Había pasado mucho desde que ‘Calarcá’ había entrado a la guerra. Treinta años de selvas, emboscadas, cocaína y traiciones. Su ingreso a las Farc ocurrió cuando los acuerdos de paz no eran más que conjeturas. En el Frente 40, donde compartió trinchera con alias ‘Iván Mordisco’, fue subiendo hasta convertirse en subcomandante. Tenía fama de ser reservado, eficaz, despiadado. En 2013, ya figuraba entre los hombres de confianza de Gentil Duarte, otro comandante que años después también se negaría a firmar la paz.

Mientras otros colgaban los fusiles en 2016, él eligió otra vía. La guerra como modelo de persistencia. La coca como sistema. En vez de desmovilizarse, ascendió. Quedó al frente del bloque Jorge Suárez Briceño, una disidencia sin eufemismos que controla hectáreas donde el Estado apenas existe como rumor. Desde allí, dirigía tropas, controlaba rutas, establecía peajes invisibles.
Lo capturaron en 2024 y esa detención fue un escándalo mayúsculo. Lo encontraron a bordo de una camioneta oficial, escoltado por hombres de la Unidad Nacional de Protección. Llevaba un arsenal con él. Estuvo poco tiempo preso. Un decreto lo devolvió a las montañas bajo la figura, jurídicamente difusa, de “gestor de paz”.
Pero ‘Calarcá Códoba’ nunca quiso hacer la paz. No entonces, ni ahora. Rechazó los protocolos, desconfiaba de las zonas de concentración, decía que nada estaba claro. Deslizaba, con la serenidad de quien no se siente culpable, que si hubiera querido dejar las armas lo habría hecho cuando lo hizo todo el Secretariado.
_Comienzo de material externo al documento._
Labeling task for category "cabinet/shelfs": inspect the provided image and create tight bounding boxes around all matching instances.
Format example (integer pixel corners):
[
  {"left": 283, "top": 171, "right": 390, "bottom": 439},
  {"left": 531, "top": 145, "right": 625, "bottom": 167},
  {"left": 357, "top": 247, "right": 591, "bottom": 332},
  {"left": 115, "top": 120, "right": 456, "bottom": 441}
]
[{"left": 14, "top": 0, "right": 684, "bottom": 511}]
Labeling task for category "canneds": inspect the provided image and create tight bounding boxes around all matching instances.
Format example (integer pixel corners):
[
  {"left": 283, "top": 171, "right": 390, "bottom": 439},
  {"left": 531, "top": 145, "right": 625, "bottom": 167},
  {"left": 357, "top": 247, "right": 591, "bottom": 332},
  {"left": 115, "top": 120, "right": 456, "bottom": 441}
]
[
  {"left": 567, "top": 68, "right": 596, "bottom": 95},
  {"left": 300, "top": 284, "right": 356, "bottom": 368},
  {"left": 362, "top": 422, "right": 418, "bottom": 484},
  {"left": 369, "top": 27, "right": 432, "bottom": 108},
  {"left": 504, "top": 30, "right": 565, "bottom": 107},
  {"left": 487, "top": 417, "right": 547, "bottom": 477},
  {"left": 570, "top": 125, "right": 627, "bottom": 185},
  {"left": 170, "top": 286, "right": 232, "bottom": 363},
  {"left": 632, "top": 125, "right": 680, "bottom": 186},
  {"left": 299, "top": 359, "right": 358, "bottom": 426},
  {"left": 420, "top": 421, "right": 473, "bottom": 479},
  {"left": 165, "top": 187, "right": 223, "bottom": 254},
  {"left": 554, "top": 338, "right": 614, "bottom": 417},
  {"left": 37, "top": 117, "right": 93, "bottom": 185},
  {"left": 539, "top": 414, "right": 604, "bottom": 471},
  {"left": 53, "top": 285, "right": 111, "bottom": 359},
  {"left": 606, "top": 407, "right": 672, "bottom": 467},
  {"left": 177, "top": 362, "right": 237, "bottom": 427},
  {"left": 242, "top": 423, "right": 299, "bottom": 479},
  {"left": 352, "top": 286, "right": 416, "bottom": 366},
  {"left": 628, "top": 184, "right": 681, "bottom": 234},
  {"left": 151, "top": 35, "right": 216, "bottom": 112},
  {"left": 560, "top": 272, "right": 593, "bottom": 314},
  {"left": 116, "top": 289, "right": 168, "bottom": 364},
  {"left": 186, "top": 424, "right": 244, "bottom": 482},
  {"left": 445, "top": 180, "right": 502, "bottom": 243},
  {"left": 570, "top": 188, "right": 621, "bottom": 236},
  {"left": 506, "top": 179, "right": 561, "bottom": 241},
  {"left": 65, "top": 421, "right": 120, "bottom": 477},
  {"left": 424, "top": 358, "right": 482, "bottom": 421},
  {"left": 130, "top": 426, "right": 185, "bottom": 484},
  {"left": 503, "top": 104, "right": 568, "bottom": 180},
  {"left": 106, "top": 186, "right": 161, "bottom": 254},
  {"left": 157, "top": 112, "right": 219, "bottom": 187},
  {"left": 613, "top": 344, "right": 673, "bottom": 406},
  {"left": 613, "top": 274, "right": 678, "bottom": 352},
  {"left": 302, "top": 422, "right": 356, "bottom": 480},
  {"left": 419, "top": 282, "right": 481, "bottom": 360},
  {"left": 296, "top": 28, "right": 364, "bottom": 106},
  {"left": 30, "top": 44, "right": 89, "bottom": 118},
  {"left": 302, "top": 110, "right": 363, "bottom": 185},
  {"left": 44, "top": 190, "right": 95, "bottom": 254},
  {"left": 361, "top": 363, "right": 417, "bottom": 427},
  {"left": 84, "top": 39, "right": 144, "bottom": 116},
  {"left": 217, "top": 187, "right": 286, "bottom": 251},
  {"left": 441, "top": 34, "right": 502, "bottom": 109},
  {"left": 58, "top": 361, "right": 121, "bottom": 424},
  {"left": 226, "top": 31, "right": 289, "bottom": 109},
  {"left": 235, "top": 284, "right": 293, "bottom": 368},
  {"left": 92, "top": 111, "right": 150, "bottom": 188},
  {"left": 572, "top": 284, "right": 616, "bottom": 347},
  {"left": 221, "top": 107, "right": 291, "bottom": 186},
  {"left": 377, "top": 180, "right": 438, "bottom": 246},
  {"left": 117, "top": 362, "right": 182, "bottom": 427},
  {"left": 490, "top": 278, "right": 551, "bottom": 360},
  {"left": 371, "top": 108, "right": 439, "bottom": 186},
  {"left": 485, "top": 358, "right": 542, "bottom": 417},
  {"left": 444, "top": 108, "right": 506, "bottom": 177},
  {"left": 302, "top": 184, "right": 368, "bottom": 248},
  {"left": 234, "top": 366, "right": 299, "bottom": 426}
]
El presente, para él, era solo una confirmación de su decisión de no firmar nada.
En Guaviare, sus hombres —según informes— confundieron a las tropas del Ejército con unidades de ‘Iván Mordisco’. O eso dijeron después. Antes, desde los canales oficiales del bloque, se celebró la acción como una victoria. Las versiones se bifurcaron: la muerte como error, o la muerte como mensaje. Las familias de los soldados contaron los cuerpos. La CIDH condenó el ataque. El gobierno tambaleó entre romper o extender el cese al fuego. Lo suspendió. Luego, de manera contradictoria, anunció una nueva prórroga táctica. La paz seguía negociándose a tientas, como si el país ya no supiera cómo hacer otra cosa.
Calarcá, mientras tanto, se mantenía en el monte. Había sobrevivido a todas las etapas de la guerra. Desde la selva, grababa comunicados, concedía entrevistas, hablaba de incumplimientos y traiciones. Ya no como guerrillero en fuga, sino como autoridad armada.
Los analistas lo ubicaban en el centro de un nuevo rompecabezas del conflicto: una red de frentes que no respondían a la antigua verticalidad de las Farc, sino a lógicas de poder más fragmentadas, más económicas, más territoriales. ‘Calarcá Córdoba’ aparecía como un engranaje de esa maquinaria irregular. Uno de los pocos que no solo había sobrevivido, sino que había prosperado.
Las cifras de muertos seguían creciendo, y con ellas el escepticismo. Las promesas de paz comenzaban a parecer parches en un traje que ya no se sostenía. Su negativa a desmovilizarse no era una rareza, sino una señal. Un síntoma de que algo, en el fondo del proceso, se había roto. Alexander Díaz Mendoza es y sigue teniendo muchos rostros: campesino reclutado, comandante ascendido, gestor de una guerra sin fin. Pero, sobre todo, es la representación de una promesa incumplida, de un hombre que le está haciendo trampa a la paz.